Только вальяжная la vie parisienne оказала на нее несомненное благотворное влияние. Она уже как-то «подобралась», приосанилась и на пару лет омолодилась, как и положено стареющей красотке. Подкрепляя новый статус, ей сопутствовали солидные французские документы, которые правильнее всего было бы назвать ксивами, поскольку часть из них безусловно принадлежала к разряду фальшивок. К их числу относилась, прежде всего, подпись на оборотной стороне, представлявшая собой литеры «К» и «М», разделенные между собой сакральным супрематическим символом — черным квадратом на белом фоне.

Надо отдать честь доктору Андрею Накову — он указал, что эта подпись не является подлинной и «нанесена другой рукой» — «verso. inscr. d’une autre main». Этот изящный эвфемизм позволил ему определиться с авторством. Напиши он прямо — «поддельная подпись» — ив сложном атрибуционном процессе возникла бы неловкая пауза, способная повлиять на коммерческие перспективы. Также он обратил внимание на наличие различных надписей карандашом и шариковой ручкой на оборотной стороне холста и подрамнике, датировав их семидесятыми годами ХХ века, что полностью совпадало и с моими собственными воспоминаниями.

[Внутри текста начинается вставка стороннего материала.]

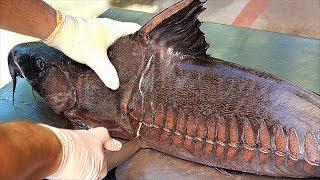 thai-food-giant-ripsaw-catfish-bangkok-seafood-thailand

По непонятной мне тогда причине, он заострил внимание на размерах картины (82 см × 64 см), указав, что они могли измениться при натягивании холста на подрамник. Скорее всего, речь идет о подведении кромок, подумал я тогда. Никакие другие объяснения не приходили в голову, тем более что мне было не с кем поделиться впечатлениями о публикации в каталоге-резоне. Соломон Шустер давно лежал на комаровском кладбище, а человек, у которого я некогда впервые увидел портрет, не был расположен предметно его обсуждать. Попытки такого рода я предпринимал неоднократно, но всякий раз он виртуозно уходил от прямых вопросов, переключая внимание на иные сюжеты.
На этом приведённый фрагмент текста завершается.